• Exercise brief: Lines from the one containing "[citizen-science consensus label]" through the last line of the records below are to be repeated exactly.

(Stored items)
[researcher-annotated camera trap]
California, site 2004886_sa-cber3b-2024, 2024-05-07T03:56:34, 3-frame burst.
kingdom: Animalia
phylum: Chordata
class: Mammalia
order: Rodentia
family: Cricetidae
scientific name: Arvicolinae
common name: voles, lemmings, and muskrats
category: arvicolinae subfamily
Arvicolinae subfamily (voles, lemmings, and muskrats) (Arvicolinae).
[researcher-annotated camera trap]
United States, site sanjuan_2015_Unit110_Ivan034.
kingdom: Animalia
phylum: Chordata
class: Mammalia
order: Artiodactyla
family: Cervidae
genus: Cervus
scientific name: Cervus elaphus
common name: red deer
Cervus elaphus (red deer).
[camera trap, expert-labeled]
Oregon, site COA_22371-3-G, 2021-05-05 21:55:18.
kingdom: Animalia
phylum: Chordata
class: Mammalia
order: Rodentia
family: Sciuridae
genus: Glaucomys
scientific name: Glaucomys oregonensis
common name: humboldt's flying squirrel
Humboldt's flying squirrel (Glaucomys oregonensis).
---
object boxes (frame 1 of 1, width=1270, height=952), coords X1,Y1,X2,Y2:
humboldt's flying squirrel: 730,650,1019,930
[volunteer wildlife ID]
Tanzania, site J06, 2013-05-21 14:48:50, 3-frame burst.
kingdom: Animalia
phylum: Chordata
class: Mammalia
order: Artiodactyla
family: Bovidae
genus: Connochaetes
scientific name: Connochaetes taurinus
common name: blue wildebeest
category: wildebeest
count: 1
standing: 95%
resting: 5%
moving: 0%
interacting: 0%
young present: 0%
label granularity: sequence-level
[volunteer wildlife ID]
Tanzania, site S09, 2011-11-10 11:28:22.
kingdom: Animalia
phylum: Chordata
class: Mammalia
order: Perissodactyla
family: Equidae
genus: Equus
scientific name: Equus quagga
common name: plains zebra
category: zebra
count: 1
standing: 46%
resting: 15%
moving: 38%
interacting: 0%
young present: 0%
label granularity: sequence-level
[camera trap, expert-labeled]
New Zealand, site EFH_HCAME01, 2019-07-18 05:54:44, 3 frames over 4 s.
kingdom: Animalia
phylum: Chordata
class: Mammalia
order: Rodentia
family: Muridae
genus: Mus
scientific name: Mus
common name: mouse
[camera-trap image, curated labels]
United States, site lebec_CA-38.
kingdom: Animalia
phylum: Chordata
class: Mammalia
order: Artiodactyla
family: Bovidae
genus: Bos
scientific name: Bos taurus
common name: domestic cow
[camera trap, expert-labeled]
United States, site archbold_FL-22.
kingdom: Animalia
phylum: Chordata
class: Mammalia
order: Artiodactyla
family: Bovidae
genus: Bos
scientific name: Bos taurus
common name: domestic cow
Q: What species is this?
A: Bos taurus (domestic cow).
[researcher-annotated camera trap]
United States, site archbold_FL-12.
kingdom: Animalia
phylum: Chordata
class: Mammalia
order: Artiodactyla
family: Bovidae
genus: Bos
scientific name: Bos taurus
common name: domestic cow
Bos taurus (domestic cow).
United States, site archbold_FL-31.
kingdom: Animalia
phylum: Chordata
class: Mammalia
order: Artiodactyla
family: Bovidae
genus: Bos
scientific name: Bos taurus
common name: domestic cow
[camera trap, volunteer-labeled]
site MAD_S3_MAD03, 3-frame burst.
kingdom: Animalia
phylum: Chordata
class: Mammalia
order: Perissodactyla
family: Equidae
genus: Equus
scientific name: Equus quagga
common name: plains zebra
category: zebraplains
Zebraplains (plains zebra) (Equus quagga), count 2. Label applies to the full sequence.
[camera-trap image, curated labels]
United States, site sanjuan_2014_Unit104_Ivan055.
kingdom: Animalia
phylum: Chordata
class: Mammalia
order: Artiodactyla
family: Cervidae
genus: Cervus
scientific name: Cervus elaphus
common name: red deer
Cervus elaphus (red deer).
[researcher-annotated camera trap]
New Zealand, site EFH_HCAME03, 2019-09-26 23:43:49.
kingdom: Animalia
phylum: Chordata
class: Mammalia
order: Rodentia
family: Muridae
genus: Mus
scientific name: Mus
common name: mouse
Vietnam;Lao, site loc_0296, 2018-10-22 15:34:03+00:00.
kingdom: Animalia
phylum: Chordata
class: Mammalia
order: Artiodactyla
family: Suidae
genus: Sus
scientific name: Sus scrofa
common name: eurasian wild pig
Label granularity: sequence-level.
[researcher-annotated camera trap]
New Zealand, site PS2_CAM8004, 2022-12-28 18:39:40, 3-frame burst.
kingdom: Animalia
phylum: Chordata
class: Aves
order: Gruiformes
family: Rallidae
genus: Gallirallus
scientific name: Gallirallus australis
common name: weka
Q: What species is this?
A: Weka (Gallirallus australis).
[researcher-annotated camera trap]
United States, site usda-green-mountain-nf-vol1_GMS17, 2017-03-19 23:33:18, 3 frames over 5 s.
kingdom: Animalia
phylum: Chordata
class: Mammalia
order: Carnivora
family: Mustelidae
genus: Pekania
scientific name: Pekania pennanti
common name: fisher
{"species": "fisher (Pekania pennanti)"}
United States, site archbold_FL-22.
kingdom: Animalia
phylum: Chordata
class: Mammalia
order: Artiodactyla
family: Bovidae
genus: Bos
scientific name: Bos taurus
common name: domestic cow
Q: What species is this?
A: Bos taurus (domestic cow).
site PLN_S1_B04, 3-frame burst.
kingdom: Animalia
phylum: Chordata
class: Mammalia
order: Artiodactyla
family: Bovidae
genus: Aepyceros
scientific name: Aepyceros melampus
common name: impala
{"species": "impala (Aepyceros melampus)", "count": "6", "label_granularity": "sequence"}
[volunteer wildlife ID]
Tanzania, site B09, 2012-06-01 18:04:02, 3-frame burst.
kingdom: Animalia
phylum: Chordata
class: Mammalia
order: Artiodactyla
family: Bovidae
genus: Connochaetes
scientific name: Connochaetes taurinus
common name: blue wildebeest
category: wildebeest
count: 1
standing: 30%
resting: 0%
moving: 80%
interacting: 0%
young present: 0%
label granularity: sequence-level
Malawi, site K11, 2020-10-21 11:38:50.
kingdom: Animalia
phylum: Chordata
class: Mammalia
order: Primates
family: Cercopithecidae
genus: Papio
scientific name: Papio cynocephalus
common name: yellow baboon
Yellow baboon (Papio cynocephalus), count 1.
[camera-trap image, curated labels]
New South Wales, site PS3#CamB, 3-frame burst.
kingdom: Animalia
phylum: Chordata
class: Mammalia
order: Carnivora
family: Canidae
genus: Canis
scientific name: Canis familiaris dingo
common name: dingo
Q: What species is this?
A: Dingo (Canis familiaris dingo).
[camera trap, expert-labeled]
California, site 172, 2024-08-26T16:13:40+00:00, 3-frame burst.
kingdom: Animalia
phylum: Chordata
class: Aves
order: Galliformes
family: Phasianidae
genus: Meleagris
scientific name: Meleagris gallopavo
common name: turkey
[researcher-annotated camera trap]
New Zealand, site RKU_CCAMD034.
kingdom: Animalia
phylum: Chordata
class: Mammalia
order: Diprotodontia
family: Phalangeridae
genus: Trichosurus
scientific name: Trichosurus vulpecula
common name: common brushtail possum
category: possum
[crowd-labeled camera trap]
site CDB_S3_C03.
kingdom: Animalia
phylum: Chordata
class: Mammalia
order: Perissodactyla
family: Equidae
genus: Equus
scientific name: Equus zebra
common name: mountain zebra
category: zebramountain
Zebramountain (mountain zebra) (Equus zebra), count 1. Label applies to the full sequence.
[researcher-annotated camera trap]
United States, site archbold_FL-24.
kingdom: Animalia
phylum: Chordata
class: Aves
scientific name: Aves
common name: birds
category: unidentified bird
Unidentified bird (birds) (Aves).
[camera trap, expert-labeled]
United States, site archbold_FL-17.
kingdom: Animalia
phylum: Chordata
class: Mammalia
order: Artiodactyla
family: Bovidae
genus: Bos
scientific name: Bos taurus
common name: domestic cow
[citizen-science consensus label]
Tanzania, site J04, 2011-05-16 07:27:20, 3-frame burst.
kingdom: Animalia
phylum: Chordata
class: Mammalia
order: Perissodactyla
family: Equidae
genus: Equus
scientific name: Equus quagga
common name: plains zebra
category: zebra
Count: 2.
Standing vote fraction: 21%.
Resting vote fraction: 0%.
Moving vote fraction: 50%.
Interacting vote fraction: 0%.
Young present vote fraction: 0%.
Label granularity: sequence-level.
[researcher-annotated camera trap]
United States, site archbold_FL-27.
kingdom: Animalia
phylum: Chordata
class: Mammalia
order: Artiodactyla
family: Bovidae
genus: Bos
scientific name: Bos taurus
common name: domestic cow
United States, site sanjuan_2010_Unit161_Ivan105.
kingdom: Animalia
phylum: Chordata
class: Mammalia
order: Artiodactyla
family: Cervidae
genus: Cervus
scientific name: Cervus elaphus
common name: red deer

• The answer:
[citizen-science consensus label]
Tanzania, site J04, 2011-05-16 07:27:20, 3-frame burst.
kingdom: Animalia
phylum: Chordata
class: Mammalia
order: Perissodactyla
family: Equidae
genus: Equus
scientific name: Equus quagga
common name: plains zebra
category: zebra
Count: 2.
Standing vote fraction: 21%.
Resting vote fraction: 0%.
Moving vote fraction: 50%.
Interacting vote fraction: 0%.
Young present vote fraction: 0%.
Label granularity: sequence-level.
[researcher-annotated camera trap]
United States, site archbold_FL-27.
kingdom: Animalia
phylum: Chordata
class: Mammalia
order: Artiodactyla
family: Bovidae
genus: Bos
scientific name: Bos taurus
common name: domestic cow
United States, site sanjuan_2010_Unit161_Ivan105.
kingdom: Animalia
phylum: Chordata
class: Mammalia
order: Artiodactyla
family: Cervidae
genus: Cervus
scientific name: Cervus elaphus
common name: red deer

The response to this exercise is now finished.